[Spatial reasoning dataset excerpts]
- - - - - - -

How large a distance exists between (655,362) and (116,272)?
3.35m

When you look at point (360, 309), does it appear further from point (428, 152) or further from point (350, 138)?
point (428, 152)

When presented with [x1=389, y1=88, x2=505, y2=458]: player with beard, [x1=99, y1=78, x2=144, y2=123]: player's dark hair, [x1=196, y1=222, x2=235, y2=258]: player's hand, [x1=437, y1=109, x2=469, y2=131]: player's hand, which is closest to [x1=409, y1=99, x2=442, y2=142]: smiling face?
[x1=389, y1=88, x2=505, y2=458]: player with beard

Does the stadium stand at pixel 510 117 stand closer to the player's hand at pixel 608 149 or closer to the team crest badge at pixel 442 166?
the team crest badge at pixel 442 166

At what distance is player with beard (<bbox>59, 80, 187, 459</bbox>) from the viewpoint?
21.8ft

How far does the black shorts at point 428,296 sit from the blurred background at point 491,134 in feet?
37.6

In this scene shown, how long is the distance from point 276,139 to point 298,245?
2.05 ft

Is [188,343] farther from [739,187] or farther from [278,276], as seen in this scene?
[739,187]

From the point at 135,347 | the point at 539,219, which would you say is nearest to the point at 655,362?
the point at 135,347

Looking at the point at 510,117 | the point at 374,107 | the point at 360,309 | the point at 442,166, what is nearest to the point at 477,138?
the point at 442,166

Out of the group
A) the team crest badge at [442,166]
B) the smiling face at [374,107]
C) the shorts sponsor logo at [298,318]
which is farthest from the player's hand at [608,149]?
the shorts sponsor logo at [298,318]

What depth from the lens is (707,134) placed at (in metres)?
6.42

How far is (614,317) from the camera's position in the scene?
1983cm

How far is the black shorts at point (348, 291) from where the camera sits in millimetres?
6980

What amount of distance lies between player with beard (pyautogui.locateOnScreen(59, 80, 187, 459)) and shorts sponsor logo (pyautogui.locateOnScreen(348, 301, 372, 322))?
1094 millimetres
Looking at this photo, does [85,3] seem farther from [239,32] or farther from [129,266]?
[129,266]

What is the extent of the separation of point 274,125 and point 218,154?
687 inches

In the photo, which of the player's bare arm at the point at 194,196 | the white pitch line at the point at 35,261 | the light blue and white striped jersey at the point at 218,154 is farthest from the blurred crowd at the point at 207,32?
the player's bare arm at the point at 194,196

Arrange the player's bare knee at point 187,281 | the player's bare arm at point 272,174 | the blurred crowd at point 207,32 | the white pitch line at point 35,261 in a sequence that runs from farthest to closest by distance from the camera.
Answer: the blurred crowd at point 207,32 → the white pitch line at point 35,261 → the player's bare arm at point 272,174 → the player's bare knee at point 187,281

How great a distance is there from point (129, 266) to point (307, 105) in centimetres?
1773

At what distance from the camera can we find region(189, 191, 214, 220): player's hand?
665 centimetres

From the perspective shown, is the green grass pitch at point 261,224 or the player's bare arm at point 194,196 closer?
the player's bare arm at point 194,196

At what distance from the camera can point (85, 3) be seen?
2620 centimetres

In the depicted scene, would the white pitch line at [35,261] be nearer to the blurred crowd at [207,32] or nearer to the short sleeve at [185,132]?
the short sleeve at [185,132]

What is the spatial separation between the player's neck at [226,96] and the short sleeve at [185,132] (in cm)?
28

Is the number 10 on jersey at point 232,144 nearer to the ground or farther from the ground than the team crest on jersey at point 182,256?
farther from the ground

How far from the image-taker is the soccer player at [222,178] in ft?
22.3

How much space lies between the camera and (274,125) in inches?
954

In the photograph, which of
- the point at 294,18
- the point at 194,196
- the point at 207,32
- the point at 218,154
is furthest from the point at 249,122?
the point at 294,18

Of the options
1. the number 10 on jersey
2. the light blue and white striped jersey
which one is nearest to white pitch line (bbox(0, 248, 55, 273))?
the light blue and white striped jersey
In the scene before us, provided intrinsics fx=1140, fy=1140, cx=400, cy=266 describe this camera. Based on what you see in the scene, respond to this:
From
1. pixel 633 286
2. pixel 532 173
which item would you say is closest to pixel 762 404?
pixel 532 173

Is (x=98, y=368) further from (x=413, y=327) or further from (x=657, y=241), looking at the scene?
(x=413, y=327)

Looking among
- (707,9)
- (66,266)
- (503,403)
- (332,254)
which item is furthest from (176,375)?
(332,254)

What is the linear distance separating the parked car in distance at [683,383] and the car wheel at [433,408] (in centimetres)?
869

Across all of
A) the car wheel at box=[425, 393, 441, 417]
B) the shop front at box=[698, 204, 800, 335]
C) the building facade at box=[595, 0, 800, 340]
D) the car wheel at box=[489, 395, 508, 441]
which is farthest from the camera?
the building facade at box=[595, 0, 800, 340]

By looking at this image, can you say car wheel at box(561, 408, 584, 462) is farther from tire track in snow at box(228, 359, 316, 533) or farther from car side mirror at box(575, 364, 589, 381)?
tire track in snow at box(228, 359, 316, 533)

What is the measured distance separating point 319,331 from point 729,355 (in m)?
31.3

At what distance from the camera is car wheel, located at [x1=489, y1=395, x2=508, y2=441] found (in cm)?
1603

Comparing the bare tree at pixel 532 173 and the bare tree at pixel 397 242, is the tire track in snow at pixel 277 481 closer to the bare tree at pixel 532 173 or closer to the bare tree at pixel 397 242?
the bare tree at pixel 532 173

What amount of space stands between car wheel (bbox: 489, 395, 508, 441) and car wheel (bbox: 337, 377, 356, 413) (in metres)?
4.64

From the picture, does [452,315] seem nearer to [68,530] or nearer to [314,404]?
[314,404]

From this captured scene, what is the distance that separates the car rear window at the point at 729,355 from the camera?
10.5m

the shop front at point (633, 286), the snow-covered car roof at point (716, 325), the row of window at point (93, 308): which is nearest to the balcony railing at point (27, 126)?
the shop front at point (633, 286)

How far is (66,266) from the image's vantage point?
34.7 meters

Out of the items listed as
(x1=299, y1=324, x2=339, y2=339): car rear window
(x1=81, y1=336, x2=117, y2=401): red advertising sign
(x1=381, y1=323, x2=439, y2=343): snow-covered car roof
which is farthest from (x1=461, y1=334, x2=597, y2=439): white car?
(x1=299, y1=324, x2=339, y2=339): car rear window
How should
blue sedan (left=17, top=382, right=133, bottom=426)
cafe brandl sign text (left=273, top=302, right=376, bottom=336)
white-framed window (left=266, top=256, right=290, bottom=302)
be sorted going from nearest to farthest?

- - - - - - -

PROBLEM TO SOLVE: Copy out the listing from the line with "Arrange the player's" to the line with "Answer: the blurred", both lines included, keeping every character unchanged.

EXPECTED ANSWER:
Arrange the player's bare knee at point 187,281 | the player's bare arm at point 272,174 | the blurred crowd at point 207,32 | the white pitch line at point 35,261 in a sequence that runs from farthest to closest by distance from the camera.
Answer: the blurred crowd at point 207,32 → the white pitch line at point 35,261 → the player's bare arm at point 272,174 → the player's bare knee at point 187,281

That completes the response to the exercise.